Presenting Manhattan’s Cheapest Mansion? Developer Yassky Chops East 78th Spread to $16.9 M.

This article was published in the November 17, 2008, edition of The New York Observer.

Presenting Manhattan’s Cheapest Mansion? Developer Yassky Chops East 78th Spread to $16.9 M.
Property Shark

Even during these dreary times, the ambition that carries on in Manhattan real estate is practically Shakespearean. People who spend many millions of dollars on a chunk of luxury property one day seem to believe that chunk will be sellable the next for many millions more.

On Aug. 11, a limited liability corporation controlled by Charles Yassky, a developer and real estate investor, paid $13.2 million for a 36-foot-wide red-brick mansion at 122 East 78th Street.

The building, split into two floors of offices and three floors of small apartment units, went on the market two weeks ago for $18.9 million, slightly more than 43 percent above what Mr. Yassky paid just three months ago. Last week, his price came down to $16.9 million, still $3.7 million more than August’s sale.

“Well, look, I’m in the real estate business, O.K.?” Mr. Yassky said this week, reached at his office. “I buy houses to renovate, and I buy houses to sell. It’s a financial transaction. I’m in business to buy and sell. That’s what I do.” As it happens, the Department of Buildings shows he hasn’t done any renovation there. Still, he pointed out that between brokers’ fees, mortgage payments, recording costs, taxes, insurance and upkeep, profits on these kinds of flips can be significantly lower than they seem.

Mr. Yassky, whose holdings include shopping centers and Manhattan apartment buildings, was last in the news in 2004, when the mega-broker Michael Shvo was forced to take an ethics course because of his dealings with the investor: The two simply visited one of Mr. Yassky’s developments together without the building’s exclusive broker, who then complained.

As for the East 78th Street mansion, Mr. Yassky said it now costs only about $1,100 per square foot—“the lowest-priced mansion in Manhattan.” But the research Web site PropertyShark lists the building at 13,734 square feet, which means the current price per square foot is $1,230. “Now you’re getting yourself into a logjam of facts,” he told this reporter. “The building is in excess of 15,000 square feet.”

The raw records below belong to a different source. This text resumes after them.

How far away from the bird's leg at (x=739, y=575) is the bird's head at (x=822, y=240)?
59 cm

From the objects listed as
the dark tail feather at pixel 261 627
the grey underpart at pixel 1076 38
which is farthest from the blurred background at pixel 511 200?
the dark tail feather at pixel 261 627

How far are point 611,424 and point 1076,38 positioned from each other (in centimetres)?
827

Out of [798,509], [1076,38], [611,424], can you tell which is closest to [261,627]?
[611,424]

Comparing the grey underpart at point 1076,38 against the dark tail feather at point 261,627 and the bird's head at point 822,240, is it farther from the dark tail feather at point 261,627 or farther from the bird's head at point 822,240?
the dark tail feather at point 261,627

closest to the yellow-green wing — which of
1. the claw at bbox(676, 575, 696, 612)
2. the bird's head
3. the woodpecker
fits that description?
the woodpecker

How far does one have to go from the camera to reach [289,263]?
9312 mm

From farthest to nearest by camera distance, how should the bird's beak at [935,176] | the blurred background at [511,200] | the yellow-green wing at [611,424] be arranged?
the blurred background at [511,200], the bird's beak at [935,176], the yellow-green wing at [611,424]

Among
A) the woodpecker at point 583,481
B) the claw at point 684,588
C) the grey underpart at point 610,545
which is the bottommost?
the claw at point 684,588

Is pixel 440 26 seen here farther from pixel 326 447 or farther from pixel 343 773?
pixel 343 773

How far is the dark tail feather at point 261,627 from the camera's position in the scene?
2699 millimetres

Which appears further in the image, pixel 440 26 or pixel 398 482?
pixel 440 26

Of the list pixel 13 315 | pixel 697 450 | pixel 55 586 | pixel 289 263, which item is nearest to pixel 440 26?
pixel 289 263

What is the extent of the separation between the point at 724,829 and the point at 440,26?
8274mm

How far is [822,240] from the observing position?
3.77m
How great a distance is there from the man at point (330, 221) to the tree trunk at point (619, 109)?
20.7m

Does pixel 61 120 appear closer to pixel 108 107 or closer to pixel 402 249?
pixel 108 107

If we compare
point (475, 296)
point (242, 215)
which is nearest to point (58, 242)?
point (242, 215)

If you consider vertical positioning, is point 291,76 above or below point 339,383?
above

Either way, a listing with Brown Harris Stevens says the mansion is “ready to be converted to a single-family residence,” though phone records suggest there are still several tenants. “Let’s just say my attorney has advised me not to discuss the tenancy of the building. Period,” Mr. Yassky offered. Joanna Cutler shares the listing.

A deed filed in city records this week shows that he just bought a $2.275 million apartment at the Olympic Tower on Fifth Avenue. It’s not clear if he lives there, but it’s apparently his third unit on the same floor.